Can you update the items from the line that contains "How far away" through the end of the items, replacing "bounding box" with "bbox" and leaving everything else unchanged?
— Begin Listed entries —
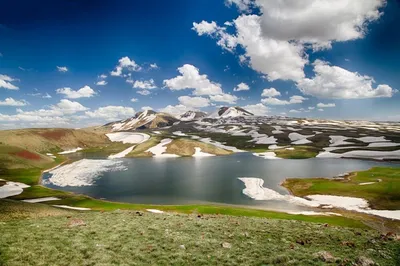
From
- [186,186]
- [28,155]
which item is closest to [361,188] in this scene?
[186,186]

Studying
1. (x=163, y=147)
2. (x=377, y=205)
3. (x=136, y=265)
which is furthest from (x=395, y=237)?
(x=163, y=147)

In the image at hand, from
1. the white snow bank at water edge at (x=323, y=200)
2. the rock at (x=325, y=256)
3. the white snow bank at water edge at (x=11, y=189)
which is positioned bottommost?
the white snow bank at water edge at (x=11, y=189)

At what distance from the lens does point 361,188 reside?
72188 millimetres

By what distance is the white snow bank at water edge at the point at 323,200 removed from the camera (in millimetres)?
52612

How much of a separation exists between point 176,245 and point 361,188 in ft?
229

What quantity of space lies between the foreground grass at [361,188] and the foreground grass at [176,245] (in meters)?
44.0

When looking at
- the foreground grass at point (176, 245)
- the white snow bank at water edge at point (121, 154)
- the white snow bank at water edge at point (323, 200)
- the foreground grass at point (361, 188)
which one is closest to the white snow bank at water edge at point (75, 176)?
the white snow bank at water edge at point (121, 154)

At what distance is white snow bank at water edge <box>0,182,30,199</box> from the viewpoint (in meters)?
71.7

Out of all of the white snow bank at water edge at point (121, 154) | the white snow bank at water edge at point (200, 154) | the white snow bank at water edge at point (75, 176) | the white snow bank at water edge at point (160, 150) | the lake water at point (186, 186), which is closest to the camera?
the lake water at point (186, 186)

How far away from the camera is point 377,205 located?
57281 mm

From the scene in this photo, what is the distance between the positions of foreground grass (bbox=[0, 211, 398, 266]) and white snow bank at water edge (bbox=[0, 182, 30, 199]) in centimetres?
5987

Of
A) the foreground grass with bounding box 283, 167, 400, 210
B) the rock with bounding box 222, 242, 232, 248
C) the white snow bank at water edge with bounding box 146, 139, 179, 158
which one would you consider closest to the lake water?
— End Listed entries —
▸ **Written answer**:
How far away from the camera is point 377,205 located?
57281 mm

From the scene in this photo, what is the distance between the positions of foreground grass (bbox=[0, 211, 398, 266]) and white snow bank at water edge (bbox=[0, 182, 30, 199]) in centimetres?
5987

Of
A) the foreground grass with bbox 283, 167, 400, 210
B) the rock with bbox 222, 242, 232, 248
C) the white snow bank at water edge with bbox 146, 139, 179, 158
which one would you consider closest to the lake water?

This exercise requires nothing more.